Testo di riferimento:
Con ricorso del 14 marzo 2019 Scotta Federico proponeva istanza di revisione  avverso la sentenza n.771/99 della Corte d’Appello di Bologna ( divenuta irrevocabile per il respinto ricorso in Cassazione), con la quale era stato condannato ad anni nove di reclusione.

Con distinti ricorsi del 1 ottobre 2019 Scotta Federico e l’ex coniuge Kaemphet Lamhab proponevano ricorso per la revisione della sentenza  n.1657/01 della Corte d’Appello di Bologna ( passata in giudicato per il respinto ricorso in Cassazione), con la quale il primo veniva condannato alla pena di anni due di reclusione, in aumento per la continuazione con i reati di cui al precedente processo, rideterminando così la pena in complessivi anni undici di reclusione, la seconda alla pena di anni  due e mesi sei.

 

LE SENTENZE

Con sentenze n. 1207 e 1208 del  22.09.2020 la Corte d’Appello di Ancona rigettava entrambi i ricorsi presentati da Federico Scotta e Khaempet Lamhab per la revisione dei due processi in cui subirono condanne, svoltisi negli anni 2000, 2001.

Verifica la comprensione:
1. Secondo il testo sui ricorsi per revisione, quale corte ha rigettato entrambi i ricorsi?
2. Trascrivi fedelmente dal testo sui ricorsi per revisione il passo che comincia con "Con ricorso del" e termina con "nove di reclusione.".
L'elenco è materiale a sé, indipendente dal testo.

Dati disponibili:
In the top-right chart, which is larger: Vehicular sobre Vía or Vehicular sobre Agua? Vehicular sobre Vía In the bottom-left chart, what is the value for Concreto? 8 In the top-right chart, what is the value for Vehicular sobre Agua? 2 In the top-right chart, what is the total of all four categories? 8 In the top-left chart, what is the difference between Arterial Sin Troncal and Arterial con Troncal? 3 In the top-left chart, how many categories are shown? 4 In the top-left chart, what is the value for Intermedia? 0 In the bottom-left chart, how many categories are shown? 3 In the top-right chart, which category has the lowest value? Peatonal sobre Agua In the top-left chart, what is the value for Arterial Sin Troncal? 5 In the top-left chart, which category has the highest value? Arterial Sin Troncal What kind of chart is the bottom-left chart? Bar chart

Soluzioni:
1. La Corte d'Appello di Ancona.

2.
Con ricorso del 14 marzo 2019 Scotta Federico proponeva istanza di revisione  avverso la sentenza n.771/99 della Corte d’Appello di Bologna ( divenuta irrevocabile per il respinto ricorso in Cassazione), con la quale era stato condannato ad anni nove di reclusione.